On Wed, Jan 11, 2012 at 10:40 PM, Jens Staal staal1...@gmail.com wrote:
 That error is very common where ls -di is called in the configure
 script (strange that it did not complain on your other system).

 a nice fix is fgb's config script
 http://plan9.bell-labs.com/sources/contrib/fgb/rc/config

 another common problem is grep, where the easiest is to write

 GREP=grep
 at the top of the configure script.

 2012/1/12 John Floren j...@jfloren.net:
 On Wed, Jan 11, 2012 at 3:03 PM, John Floren j...@jfloren.net wrote:
 Back when I had my FreeBSD server, I used to run a tmux session and
 irssi to keep myself connected to IRC at all times.  This let me
 access it from any computer with an SSH client.

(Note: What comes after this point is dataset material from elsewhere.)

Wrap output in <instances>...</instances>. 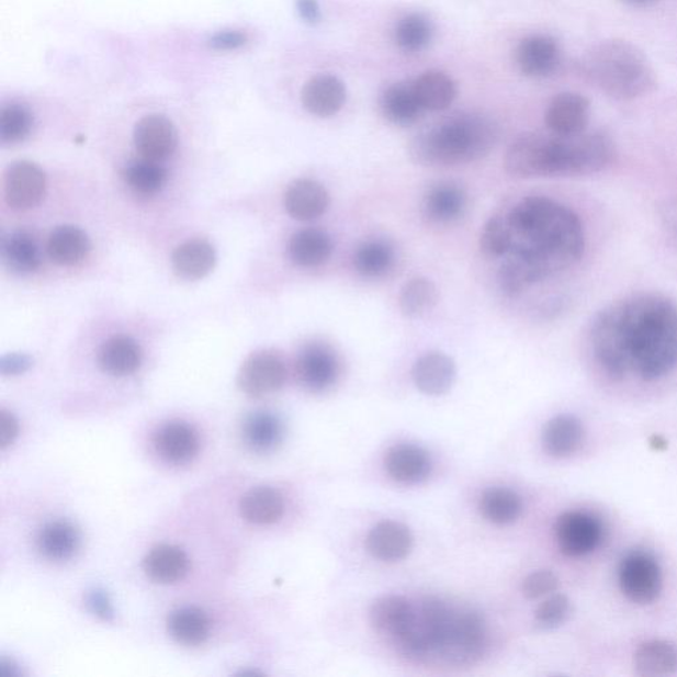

 Now I only run a Plan 9 server, but I missed the simplicity and
 convenience of having just one nickname on IRC at all times.  I
 finally got fed up and did a very crude port of Miau, an IRC bouncer.
 A bouncer stays connected to your selected servers and channels while
 serving the IRC protocol itself.  You then point an IRC client at your
 bouncer, which instantly restores for you all the channels you had
 open.

 This serves essentially the same purpose as ircfs, but with the
 advantage that you don't need Plan 9 or Inferno to access it--any
 computer with an IRC client can connect.  In fact, you can just use
 Mibbit to connect as long as you have a web browser.

 Porting Miau was pretty easy; the configure script actually ran
 properly and I only had to do a little bit of hacking to account for
 things like the lack of crypt() (so yes, you have to type in a
 plaintext password in the config file rather than giving it a hash).
 There's a tar at /n/sources/contrib/john/miau9.tgz, or you can check
 out the bitbucket repo from http://bitbucket.org/floren/miau9
 (preferred).

 Known bugs: It's really easy to type maui instead of miau.


 John


 Oddly, I can't get this to compile on my home Plan 9 system; there, it
 bails out like all other configure scripts I've ever tried to use:

 # ./configure
 ln: conf115166.dir destination exists
 usage: ls [-ACFHLRUacdflprstu1] [file ...]
 configure: error: working directory cannot be determined
 #

 I'll have to try and figure out the difference.